Текст документа:
Действия этого типа покоятся на незыблемом базисе религиозных, этических предпосылок — вера в культ, ритуал, священную жертву и непосредственно научающий, чрез самое зрелище обагренного тела, опыт артиста-мученика. Попросту если сказать, еще несколько десятилетий назад, вот ведь что потрясает, непросаженным оставался золотой фонд западного исповедания и, что бы ни провозглашала культура, рубцы на ее тканях не были знаком разрыва. Брюс Лауден, полуфантомный Осирис, малой скоростью по частям продающий себя галерейщикам, надеется абсурдною прихотью расчленений выразить охлажденность времен, задувших последнюю головню в костpax искупления, отменивших веру в пример. Клин вышибается клином, наступление новой эпохи экспонируется не отвлеченно-идеологически, но, для вящей убедительности, на собственном теле. Ритуал заменен монотонным обычаем, исчезновение общезначимой жертвы и несбыточность явленного городу и миру образца изрекаются через неизвестно к кому обращенный жертвенно-нелепый пример. Лауден, отрицая за собой желания, хочет быть медиумом новой судьбы художника и человека, их убывающей иллюстрацией. По отношению к старой судьбе эта судьба пародийна. На перформансной карте язык Лаудена соответствует оскопленному пенису самоубийцы, оба органа выполняют преимущественно экскрементальную функцию: первый производит дурные слова, второй чаще мочится, чем осеменяет. С однократным же актом самозаклания аукается разнесенная по годам, совпадающая с течением жизни череда автокалечений. Посредством пародии, уложенной в прихоть о прихоти, эпохи парадоксально уравниваются и, обнявшись, тонут в тумане дегероизации. Так воспринимает историю новый человек, опускаясь в свой жалкий удел.
Но осквернение «понятно лишь на почве острого ощущения того, что оскверняется» (Лев Карсавин), да, я опять привел эти слова. Сколько бы ни пародировал Лауден старый порядок, стремясь быть соматически правильной мембраною современности, неотступная дума его — о прошлом, о жертве. Брюс Лауден — из жиснесмертного боди-арта, из отвергнутой им акции искупления, фанатически, несмотря на невесть каким пальцем отстуканные обоснования прихоти, перенесенной в нынешний день. Он демонстрирует никем не затребованный, мерзкий для большинства пример черт-те чего и находит в том свою миссию, не слишком заботясь о том, отвечает ли она даже самым размытым канонам искусства («Искусство? Я что-то слышал об этой исследовательской практике, иногда она бывает занятной»).
Новые люди так себя не ведут. Они ходят в искусство, как в контору, и обсуждают, торгуются, продают, дабы ни одна муха не загадила их инсталляции и объекты, если это не особая муха и не нарочное скопище мух вроде тех, что использует Дэмиан Херст. Этим действительно новым людям энергичной эпохи и в голову не придет оттяпать у себя кусочек полезной материи — допустим, с дорогостоящего пиджака. Им очень нравится жить. И надо быть совсем отвратительным экстремистом, чтобы упрекнуть их в этом пристрастии.

Список заданий:
1/ Переведите, пожалуйста, на английский язык предложение из текста о Брюсе Лаудене: «Лауден, отрицая за собой желания, хочет быть медиумом новой судьбы художника и человека, их убывающей иллюстрацией».
2/ Выведите без изменений фрагмент текста о Брюсе Лаудене между словами «Новые люди так» и «в этом пристрастии.» включительно.
Эти записи взяты из другого источника.

Сохранённые записи данных:
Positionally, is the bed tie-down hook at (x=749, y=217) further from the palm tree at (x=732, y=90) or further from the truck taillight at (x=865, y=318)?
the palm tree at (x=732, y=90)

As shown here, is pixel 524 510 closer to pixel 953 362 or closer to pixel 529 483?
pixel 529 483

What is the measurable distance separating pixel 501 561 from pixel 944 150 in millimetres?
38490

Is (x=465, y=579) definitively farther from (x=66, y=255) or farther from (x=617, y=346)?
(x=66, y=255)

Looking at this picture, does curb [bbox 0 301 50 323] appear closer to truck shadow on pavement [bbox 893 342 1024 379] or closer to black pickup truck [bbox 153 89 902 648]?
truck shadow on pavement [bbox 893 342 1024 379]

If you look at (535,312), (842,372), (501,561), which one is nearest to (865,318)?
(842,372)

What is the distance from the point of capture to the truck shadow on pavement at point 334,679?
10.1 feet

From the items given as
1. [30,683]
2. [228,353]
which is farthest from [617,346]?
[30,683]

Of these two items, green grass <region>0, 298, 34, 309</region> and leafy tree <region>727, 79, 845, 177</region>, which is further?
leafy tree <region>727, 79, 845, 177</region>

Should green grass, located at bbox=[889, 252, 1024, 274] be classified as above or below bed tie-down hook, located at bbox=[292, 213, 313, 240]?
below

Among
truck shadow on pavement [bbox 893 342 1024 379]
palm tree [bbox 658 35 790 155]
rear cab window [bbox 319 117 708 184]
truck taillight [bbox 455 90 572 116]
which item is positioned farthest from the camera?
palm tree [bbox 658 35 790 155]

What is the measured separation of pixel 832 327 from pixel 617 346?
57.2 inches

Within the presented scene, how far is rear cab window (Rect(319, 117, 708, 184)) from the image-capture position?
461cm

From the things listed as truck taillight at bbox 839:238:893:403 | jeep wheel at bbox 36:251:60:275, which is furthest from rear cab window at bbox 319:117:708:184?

Набор решений:
1/ Louden, disclaiming any desires of his own, wants to be the medium of the new fate of the artist and of man, their dwindling illustration.

2/
Новые люди так себя не ведут. Они ходят в искусство, как в контору, и обсуждают, торгуются, продают, дабы ни одна муха не загадила их инсталляции и объекты, если это не особая муха и не нарочное скопище мух вроде тех, что использует Дэмиан Херст. Этим действительно новым людям энергичной эпохи и в голову не придет оттяпать у себя кусочек полезной материи — допустим, с дорогостоящего пиджака. Им очень нравится жить. И надо быть совсем отвратительным экстремистом, чтобы упрекнуть их в этом пристрастии.